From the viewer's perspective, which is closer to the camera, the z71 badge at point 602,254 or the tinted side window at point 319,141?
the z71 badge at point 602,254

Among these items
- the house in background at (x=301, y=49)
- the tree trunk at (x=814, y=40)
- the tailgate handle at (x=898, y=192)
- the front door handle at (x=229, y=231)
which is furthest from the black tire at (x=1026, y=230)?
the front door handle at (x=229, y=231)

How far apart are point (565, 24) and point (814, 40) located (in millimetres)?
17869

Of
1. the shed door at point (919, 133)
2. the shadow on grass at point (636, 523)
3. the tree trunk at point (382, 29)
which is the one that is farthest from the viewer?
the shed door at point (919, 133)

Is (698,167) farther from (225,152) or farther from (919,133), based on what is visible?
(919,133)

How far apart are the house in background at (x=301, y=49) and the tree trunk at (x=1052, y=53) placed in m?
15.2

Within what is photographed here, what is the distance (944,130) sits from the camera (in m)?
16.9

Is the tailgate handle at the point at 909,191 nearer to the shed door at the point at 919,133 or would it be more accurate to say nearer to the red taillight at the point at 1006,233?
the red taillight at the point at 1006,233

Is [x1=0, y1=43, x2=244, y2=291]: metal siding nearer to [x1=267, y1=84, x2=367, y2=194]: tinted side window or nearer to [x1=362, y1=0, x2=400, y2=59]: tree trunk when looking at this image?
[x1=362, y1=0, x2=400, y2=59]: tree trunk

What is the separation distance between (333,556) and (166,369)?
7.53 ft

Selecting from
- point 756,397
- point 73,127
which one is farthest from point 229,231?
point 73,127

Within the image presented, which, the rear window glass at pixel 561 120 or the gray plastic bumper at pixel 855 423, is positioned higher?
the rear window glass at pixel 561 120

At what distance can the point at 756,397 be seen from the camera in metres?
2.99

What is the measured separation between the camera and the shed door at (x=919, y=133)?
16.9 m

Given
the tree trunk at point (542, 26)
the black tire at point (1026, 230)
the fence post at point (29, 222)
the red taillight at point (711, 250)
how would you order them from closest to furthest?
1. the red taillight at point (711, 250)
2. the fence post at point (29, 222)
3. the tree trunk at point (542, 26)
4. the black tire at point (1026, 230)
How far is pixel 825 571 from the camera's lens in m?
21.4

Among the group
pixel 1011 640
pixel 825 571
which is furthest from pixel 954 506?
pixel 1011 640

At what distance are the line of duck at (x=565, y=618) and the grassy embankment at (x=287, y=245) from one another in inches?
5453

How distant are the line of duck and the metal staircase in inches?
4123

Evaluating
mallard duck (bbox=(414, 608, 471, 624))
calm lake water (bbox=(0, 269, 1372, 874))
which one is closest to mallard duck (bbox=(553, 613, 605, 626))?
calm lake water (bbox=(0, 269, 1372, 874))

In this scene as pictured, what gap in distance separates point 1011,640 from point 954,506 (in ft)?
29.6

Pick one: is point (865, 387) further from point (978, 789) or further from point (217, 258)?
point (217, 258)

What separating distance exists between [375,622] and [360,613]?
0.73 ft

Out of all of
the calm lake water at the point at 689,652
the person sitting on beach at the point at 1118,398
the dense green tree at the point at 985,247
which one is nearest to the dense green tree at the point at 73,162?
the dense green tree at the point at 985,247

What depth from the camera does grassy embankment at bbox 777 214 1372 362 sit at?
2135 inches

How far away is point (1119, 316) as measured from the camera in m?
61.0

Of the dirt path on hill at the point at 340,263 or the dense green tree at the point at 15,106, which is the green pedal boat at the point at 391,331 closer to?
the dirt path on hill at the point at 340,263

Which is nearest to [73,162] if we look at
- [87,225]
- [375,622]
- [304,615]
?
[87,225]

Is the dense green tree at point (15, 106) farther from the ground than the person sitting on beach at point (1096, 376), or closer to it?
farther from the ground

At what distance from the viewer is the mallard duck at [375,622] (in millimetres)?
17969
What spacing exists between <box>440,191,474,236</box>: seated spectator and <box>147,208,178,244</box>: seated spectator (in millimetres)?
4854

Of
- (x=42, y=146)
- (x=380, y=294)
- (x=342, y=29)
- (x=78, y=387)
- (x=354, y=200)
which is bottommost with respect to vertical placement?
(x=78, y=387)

════

▸ **WHAT TO PRODUCE**:
Copy out the listing above line for line, keeping every word, number and mark unchanged.

▸ **WORKED ANSWER**:
From the viewer's perspective, which is closer to the camera, the z71 badge at point 602,254 or the tinted side window at point 319,141?
the z71 badge at point 602,254

Among these items
- the house in background at (x=301, y=49)
- the tree trunk at (x=814, y=40)
- the tailgate handle at (x=898, y=192)
- the front door handle at (x=229, y=231)
which is furthest from the black tire at (x=1026, y=230)?
the front door handle at (x=229, y=231)

How far apart are point (565, 24) and point (814, 40) located (in millimetres)?
17869

Of
1. the shed door at point (919, 133)
2. the shadow on grass at point (636, 523)
3. the tree trunk at point (382, 29)
which is the one that is farthest from the viewer?
the shed door at point (919, 133)

Is (698,167) farther from (225,152) or farther from (919,133), based on what is visible?
(919,133)

How far apart are the house in background at (x=301, y=49) and the tree trunk at (x=1052, y=53) placed in m?
15.2

Within what is photographed here, what is the distance (944,130) sits from the camera (in m)?
16.9

Is the tailgate handle at the point at 909,191 nearer to the shed door at the point at 919,133 or would it be more accurate to say nearer to the red taillight at the point at 1006,233?
the red taillight at the point at 1006,233

Is [x1=0, y1=43, x2=244, y2=291]: metal siding nearer to [x1=267, y1=84, x2=367, y2=194]: tinted side window or nearer to [x1=362, y1=0, x2=400, y2=59]: tree trunk when looking at this image?
[x1=362, y1=0, x2=400, y2=59]: tree trunk

What is the separation distance between (333,556) and (166,369)?
7.53 ft

Selecting from
- point 756,397
- point 73,127
which one is farthest from point 229,231?
point 73,127

Within the image presented, which, the rear window glass at pixel 561 120 or the gray plastic bumper at pixel 855 423, is positioned higher?
the rear window glass at pixel 561 120

At what distance can the point at 756,397 be seen from the camera in metres?
2.99

What is the measured separation between the camera and the shed door at (x=919, y=133)?
16.9 m

Given
the tree trunk at point (542, 26)
the black tire at point (1026, 230)
the fence post at point (29, 222)
the red taillight at point (711, 250)
how would you order them from closest to furthest?
1. the red taillight at point (711, 250)
2. the fence post at point (29, 222)
3. the tree trunk at point (542, 26)
4. the black tire at point (1026, 230)
How far is pixel 825 571 from the camera's lens in m?
21.4

Among the group
pixel 1011 640
pixel 825 571
which is furthest from pixel 954 506?
pixel 1011 640

At what distance are the line of duck at (x=565, y=618) and the grassy embankment at (x=287, y=245) from one another in inches?
5453

How distant are the line of duck and the metal staircase in inches?
4123

Evaluating
mallard duck (bbox=(414, 608, 471, 624))
calm lake water (bbox=(0, 269, 1372, 874))
which one is closest to mallard duck (bbox=(553, 613, 605, 626))?
calm lake water (bbox=(0, 269, 1372, 874))

In this scene as pictured, what gap in distance separates point 1011,640 from point 954,506 (in ft)?
29.6

Pick one: is point (865, 387) further from point (978, 789) or further from point (217, 258)?
point (217, 258)

What separating distance exists between [375,622] and [360,613]?
0.73 ft

Out of all of
the calm lake water at the point at 689,652
the person sitting on beach at the point at 1118,398
the dense green tree at the point at 985,247
which one is nearest to the dense green tree at the point at 73,162?
the dense green tree at the point at 985,247

What depth from the camera does grassy embankment at bbox 777 214 1372 362 sit at?
2135 inches

How far away is point (1119, 316) as measured from the camera in m?
61.0

Of the dirt path on hill at the point at 340,263 or the dense green tree at the point at 15,106, which is the green pedal boat at the point at 391,331 closer to?
the dirt path on hill at the point at 340,263

Which is nearest to [73,162] if we look at
- [87,225]
- [375,622]
- [304,615]
?
[87,225]

Is the dense green tree at point (15, 106) farther from the ground than the person sitting on beach at point (1096, 376), or closer to it?
farther from the ground

At what distance from the viewer is the mallard duck at [375,622] (in millimetres)?
17969
What spacing exists between <box>440,191,474,236</box>: seated spectator and <box>147,208,178,244</box>: seated spectator (in millimetres)?
4854

Of
- (x=42, y=146)
- (x=380, y=294)
- (x=342, y=29)
- (x=78, y=387)
- (x=354, y=200)
which is bottommost with respect to vertical placement?
(x=78, y=387)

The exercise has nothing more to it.